(PROBLEM TO WORK ON): Recast the material from the line containing "How much physical distance is between [377,283]" through its end as a Markdown table with the columns Row and Text, giving each line its own numbered row and leaving out blank lines.
--- BEGIN ---
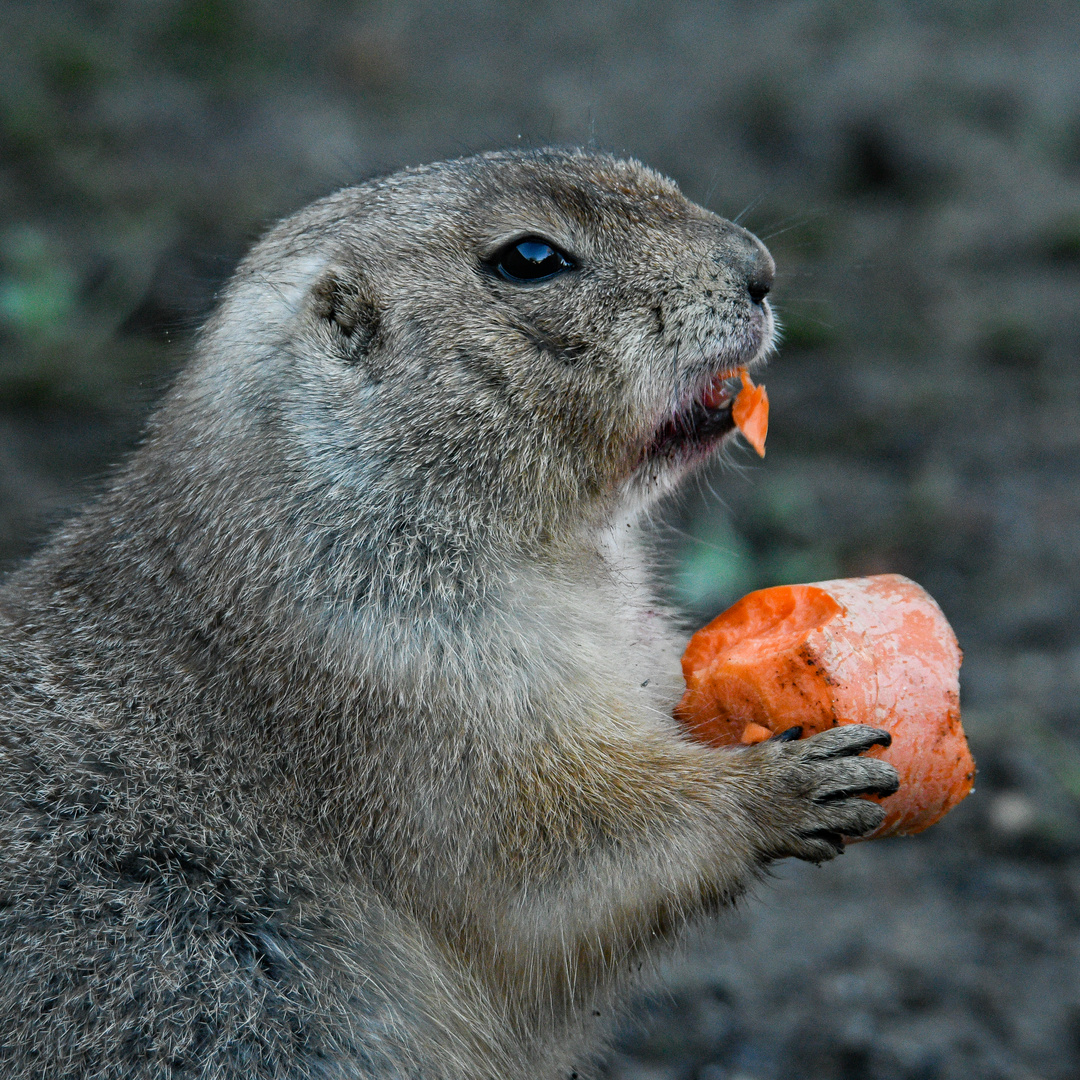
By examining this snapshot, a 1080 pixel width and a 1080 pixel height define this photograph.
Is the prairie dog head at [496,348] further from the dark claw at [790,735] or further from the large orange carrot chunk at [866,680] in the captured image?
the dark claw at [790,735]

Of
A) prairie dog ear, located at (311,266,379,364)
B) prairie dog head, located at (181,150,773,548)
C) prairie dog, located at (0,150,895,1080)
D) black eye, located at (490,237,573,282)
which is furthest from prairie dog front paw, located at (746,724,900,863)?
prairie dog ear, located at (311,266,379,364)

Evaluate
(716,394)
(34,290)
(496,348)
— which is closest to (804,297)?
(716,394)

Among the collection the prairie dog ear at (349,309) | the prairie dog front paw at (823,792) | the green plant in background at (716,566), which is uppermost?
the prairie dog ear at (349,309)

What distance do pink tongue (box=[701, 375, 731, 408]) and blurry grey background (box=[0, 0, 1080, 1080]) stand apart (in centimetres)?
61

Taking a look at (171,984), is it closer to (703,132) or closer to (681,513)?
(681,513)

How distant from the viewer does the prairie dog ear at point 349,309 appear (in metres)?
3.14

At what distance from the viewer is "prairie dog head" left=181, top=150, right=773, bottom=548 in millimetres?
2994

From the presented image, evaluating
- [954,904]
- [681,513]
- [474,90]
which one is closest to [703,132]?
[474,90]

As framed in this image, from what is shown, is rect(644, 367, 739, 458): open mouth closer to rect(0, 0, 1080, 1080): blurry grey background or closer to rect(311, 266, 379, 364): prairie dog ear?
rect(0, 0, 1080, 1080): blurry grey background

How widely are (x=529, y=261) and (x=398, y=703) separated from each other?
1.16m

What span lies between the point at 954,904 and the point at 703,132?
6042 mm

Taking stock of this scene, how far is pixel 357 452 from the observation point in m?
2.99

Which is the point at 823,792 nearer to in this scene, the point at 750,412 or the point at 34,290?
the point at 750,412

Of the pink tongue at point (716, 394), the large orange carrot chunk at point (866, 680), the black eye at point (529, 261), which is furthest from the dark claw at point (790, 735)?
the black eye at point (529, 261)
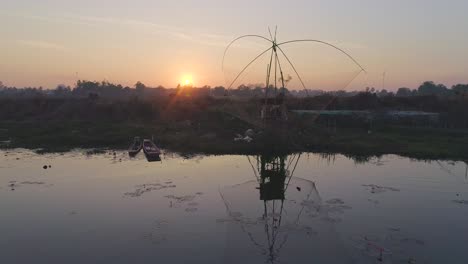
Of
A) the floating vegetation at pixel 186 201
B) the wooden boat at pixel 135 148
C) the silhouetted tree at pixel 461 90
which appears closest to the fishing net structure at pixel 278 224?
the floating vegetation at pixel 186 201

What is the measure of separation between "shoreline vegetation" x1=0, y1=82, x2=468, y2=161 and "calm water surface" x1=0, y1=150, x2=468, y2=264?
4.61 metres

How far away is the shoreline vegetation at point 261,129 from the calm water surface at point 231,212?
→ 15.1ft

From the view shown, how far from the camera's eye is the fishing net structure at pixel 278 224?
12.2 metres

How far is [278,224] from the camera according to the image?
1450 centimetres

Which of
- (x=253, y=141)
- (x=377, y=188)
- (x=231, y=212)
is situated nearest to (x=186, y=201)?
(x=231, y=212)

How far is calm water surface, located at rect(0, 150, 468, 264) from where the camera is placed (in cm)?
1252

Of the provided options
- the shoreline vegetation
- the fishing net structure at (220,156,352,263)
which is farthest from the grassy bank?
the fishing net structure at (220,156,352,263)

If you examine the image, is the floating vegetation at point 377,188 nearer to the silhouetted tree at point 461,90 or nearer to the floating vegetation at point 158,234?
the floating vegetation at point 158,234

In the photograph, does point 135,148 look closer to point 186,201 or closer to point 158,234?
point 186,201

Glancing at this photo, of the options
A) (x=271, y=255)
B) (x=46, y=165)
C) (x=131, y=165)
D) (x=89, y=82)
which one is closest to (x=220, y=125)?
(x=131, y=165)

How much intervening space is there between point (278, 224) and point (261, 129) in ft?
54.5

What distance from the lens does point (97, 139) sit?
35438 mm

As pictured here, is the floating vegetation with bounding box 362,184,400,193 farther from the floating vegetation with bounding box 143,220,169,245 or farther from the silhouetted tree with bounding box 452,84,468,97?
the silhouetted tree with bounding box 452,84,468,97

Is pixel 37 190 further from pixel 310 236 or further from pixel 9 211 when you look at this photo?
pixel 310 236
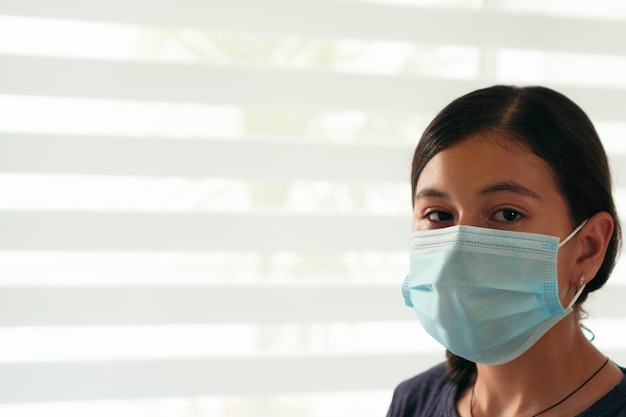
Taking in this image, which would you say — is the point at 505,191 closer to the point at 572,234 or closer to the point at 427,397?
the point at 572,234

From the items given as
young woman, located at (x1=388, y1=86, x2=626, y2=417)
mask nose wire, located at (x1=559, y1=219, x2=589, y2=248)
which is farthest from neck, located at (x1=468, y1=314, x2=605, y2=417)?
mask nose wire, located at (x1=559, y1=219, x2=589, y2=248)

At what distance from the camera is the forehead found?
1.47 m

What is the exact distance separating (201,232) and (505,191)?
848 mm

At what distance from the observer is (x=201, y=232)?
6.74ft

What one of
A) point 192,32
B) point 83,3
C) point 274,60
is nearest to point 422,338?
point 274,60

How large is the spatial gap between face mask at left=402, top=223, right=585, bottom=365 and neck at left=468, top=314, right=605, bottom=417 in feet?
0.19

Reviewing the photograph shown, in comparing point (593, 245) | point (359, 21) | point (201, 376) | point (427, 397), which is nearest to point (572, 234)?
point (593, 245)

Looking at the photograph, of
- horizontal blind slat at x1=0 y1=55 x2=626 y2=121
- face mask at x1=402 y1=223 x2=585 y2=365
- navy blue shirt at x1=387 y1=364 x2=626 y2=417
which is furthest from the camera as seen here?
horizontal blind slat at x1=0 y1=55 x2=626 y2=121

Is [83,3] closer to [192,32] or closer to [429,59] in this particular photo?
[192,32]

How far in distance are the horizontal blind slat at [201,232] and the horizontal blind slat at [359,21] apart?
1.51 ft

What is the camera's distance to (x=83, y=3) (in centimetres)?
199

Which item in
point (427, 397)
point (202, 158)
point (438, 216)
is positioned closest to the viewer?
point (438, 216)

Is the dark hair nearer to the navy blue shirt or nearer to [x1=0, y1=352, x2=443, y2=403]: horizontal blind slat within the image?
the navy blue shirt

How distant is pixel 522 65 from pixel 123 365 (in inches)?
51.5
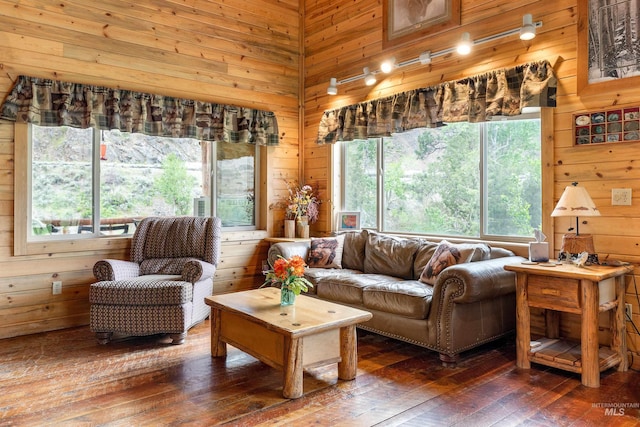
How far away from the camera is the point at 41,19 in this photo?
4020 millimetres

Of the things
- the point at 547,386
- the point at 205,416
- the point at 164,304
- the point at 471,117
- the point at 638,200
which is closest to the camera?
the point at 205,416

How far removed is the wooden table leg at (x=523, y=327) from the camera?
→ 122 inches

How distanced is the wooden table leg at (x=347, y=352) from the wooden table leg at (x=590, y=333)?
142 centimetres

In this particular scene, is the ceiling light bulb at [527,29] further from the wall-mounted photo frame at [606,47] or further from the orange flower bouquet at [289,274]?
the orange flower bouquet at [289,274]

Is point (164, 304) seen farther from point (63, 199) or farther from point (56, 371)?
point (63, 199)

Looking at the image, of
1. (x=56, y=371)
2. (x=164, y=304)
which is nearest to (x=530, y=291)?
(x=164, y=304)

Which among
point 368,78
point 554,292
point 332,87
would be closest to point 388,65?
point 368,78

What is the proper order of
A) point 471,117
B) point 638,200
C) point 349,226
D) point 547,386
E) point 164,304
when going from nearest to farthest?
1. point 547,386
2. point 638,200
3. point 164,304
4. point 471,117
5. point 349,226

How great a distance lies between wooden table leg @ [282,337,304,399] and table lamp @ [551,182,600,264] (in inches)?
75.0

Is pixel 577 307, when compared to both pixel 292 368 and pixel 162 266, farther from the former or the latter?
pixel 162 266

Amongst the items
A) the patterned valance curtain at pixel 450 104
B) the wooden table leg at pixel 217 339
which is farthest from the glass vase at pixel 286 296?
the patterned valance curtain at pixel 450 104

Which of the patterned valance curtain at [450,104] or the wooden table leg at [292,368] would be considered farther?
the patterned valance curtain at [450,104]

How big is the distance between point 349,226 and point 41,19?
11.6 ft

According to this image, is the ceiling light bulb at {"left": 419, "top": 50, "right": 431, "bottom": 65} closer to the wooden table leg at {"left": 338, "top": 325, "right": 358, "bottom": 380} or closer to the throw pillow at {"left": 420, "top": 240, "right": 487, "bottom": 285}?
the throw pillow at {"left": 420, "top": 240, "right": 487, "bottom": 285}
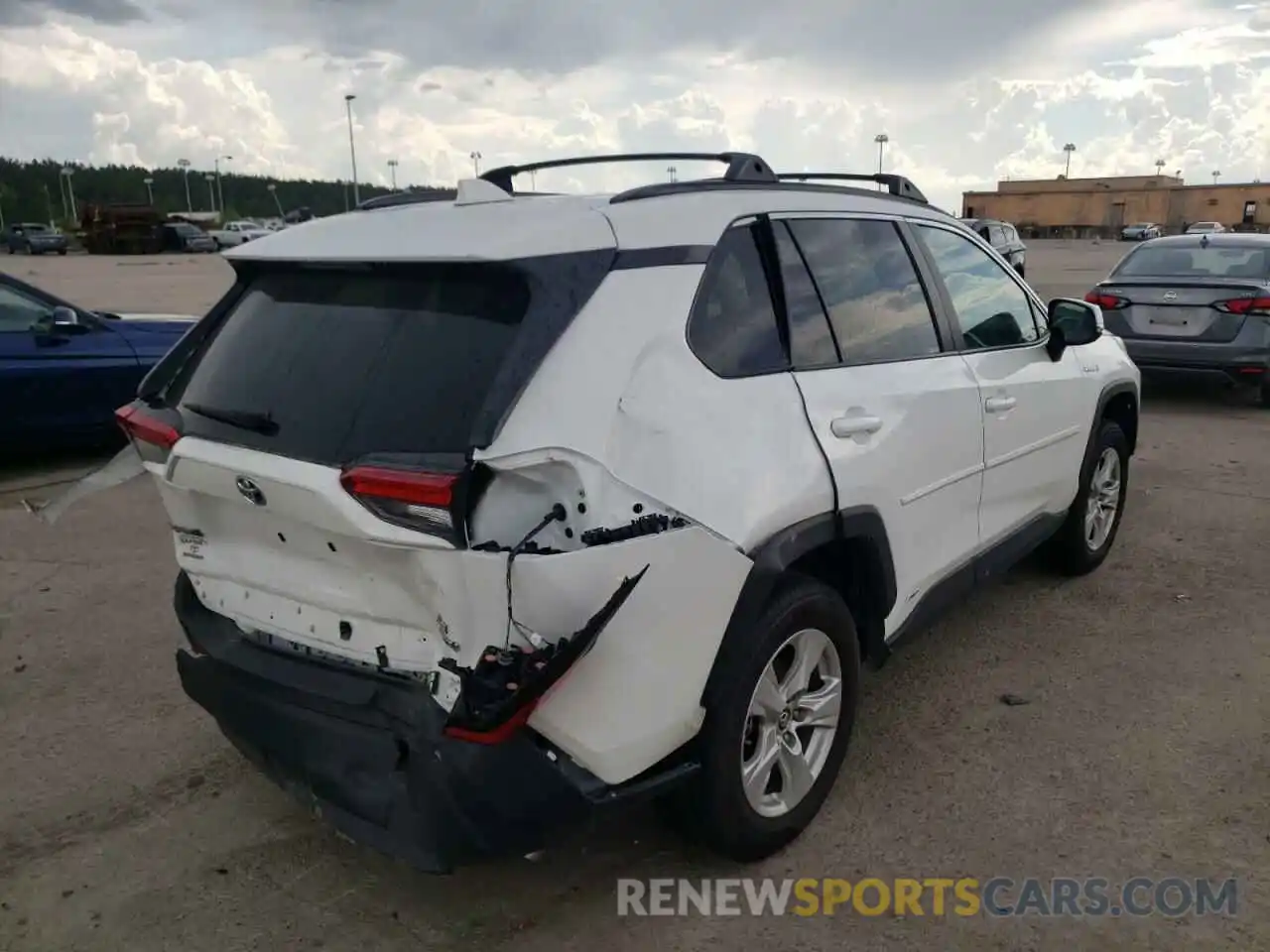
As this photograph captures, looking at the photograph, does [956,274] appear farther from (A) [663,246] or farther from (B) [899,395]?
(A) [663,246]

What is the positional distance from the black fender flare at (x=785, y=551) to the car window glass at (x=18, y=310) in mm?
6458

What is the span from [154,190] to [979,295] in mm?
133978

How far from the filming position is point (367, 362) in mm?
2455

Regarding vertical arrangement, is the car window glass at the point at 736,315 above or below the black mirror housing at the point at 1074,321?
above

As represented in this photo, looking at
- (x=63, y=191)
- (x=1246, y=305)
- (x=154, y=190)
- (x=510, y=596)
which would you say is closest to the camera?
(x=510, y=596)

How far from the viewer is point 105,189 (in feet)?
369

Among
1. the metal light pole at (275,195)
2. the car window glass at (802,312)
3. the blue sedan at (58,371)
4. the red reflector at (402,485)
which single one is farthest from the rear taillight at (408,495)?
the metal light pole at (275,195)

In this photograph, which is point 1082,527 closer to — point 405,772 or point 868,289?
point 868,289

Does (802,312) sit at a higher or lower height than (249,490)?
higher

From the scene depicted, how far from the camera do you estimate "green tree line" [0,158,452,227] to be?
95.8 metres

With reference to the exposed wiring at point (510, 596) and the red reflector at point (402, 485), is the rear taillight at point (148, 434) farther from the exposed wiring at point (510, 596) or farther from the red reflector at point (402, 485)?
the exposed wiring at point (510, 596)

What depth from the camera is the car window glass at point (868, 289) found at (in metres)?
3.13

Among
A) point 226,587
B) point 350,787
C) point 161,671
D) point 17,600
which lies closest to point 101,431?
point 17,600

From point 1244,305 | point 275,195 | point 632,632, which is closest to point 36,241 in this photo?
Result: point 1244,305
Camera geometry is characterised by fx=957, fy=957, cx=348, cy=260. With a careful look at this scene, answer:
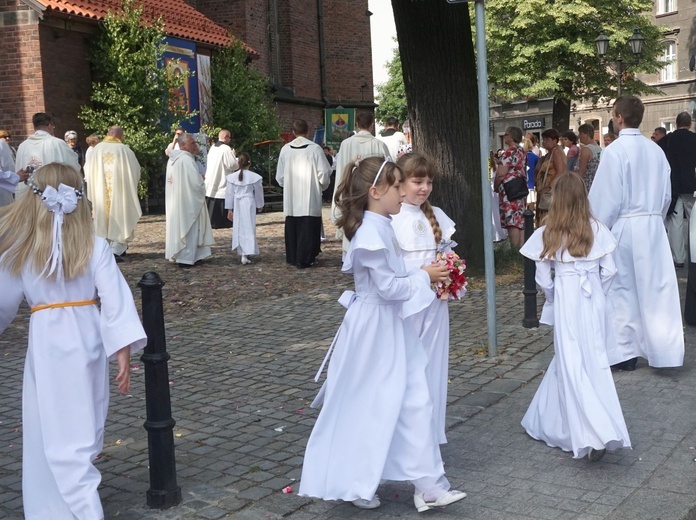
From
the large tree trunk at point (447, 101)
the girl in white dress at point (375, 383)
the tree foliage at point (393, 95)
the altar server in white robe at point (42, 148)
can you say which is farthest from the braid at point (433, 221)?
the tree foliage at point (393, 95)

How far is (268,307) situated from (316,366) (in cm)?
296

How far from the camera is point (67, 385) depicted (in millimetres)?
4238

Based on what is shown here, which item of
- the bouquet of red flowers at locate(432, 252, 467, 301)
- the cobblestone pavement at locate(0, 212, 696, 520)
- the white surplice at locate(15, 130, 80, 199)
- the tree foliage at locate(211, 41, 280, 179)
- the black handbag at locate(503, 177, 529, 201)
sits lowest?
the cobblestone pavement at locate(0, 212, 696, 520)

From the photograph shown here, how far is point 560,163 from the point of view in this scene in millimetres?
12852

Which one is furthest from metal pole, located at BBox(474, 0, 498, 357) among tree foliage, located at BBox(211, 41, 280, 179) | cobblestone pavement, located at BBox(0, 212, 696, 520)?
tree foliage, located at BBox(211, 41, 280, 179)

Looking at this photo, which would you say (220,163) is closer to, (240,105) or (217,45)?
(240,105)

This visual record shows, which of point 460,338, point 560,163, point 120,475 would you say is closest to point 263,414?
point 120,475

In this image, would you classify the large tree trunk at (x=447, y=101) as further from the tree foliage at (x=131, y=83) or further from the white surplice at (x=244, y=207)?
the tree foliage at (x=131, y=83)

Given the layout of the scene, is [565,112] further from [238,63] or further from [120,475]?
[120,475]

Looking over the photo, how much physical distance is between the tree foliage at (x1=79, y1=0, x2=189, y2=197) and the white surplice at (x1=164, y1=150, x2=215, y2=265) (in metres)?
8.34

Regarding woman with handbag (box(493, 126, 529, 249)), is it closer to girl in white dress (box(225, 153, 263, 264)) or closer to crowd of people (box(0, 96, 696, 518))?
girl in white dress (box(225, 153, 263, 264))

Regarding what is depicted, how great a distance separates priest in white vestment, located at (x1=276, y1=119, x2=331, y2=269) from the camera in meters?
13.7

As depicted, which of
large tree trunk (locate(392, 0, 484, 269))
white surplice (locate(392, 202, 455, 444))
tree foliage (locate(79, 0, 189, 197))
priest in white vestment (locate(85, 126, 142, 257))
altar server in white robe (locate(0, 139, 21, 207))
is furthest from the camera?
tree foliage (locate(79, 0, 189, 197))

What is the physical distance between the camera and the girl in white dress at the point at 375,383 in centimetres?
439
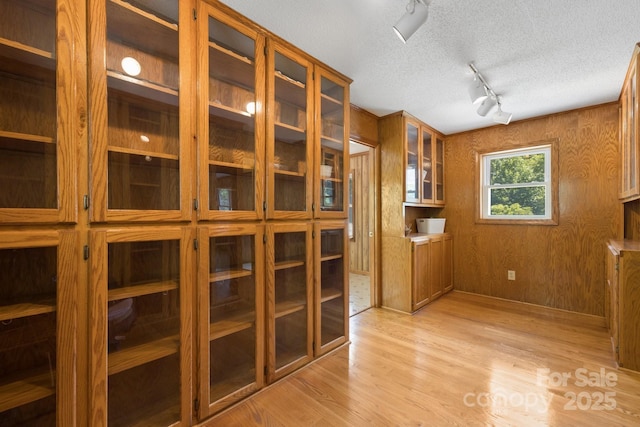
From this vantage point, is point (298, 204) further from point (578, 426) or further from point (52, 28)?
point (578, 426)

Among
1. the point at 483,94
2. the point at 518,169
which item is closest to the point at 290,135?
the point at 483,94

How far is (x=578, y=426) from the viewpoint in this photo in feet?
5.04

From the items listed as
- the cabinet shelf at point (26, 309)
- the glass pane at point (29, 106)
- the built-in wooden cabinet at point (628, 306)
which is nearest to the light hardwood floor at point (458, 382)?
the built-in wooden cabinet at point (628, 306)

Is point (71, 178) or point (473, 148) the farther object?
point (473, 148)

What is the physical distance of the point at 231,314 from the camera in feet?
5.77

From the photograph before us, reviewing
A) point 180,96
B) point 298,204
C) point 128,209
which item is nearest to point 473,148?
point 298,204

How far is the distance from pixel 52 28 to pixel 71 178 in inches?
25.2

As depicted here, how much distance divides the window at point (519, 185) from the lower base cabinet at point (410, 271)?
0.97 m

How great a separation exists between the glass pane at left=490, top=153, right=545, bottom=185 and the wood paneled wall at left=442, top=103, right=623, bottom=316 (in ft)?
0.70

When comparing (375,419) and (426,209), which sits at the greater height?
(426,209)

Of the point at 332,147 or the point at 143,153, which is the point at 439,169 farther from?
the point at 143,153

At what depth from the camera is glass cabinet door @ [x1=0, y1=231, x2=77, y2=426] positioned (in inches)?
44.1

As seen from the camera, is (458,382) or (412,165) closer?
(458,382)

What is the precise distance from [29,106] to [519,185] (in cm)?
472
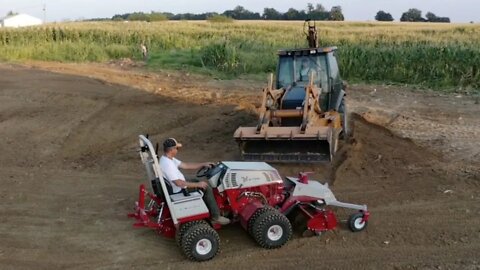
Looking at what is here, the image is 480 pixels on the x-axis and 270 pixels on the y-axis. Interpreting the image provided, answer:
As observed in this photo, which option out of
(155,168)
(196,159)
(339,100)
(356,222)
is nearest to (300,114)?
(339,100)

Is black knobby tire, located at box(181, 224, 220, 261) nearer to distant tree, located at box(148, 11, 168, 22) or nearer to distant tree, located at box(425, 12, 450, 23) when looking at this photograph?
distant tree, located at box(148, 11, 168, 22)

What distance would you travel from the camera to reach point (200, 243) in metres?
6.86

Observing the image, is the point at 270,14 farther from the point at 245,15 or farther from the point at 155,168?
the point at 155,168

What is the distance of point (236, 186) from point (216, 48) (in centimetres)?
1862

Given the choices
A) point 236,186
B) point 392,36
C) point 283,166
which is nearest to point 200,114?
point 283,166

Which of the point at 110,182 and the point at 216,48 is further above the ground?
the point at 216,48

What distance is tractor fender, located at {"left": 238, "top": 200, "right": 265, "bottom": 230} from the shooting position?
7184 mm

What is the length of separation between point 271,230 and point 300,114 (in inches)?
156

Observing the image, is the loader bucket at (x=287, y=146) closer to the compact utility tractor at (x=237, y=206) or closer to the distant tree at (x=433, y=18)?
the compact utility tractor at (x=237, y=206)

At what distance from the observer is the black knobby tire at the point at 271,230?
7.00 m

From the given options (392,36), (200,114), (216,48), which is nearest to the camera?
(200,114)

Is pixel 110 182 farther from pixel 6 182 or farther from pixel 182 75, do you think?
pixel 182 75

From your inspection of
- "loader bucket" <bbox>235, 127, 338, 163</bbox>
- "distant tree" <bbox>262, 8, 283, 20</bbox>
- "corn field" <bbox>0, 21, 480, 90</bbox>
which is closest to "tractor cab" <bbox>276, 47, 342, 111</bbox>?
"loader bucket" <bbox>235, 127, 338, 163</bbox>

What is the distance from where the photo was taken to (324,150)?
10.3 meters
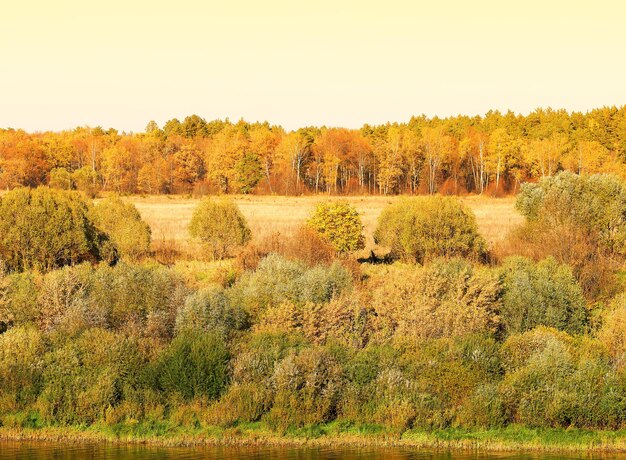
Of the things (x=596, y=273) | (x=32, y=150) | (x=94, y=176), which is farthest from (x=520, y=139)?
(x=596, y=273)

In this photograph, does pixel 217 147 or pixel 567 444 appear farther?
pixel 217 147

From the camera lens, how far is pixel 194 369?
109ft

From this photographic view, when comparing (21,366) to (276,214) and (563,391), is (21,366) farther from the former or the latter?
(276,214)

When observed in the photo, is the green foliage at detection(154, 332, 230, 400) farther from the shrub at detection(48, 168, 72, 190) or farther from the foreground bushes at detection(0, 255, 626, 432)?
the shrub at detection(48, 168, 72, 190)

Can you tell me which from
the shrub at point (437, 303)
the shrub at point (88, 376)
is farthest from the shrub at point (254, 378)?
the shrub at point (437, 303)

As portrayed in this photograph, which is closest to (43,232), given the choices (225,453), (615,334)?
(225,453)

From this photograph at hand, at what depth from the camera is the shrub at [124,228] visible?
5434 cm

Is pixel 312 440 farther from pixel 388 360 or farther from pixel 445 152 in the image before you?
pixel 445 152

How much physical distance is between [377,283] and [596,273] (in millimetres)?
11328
--- END ---
(WRITTEN SOLUTION):
| Row | Text |
|---|---|
| 1 | How much physical distance is between [377,283] and [596,273] (in millimetres)? |
| 2 | 11328 |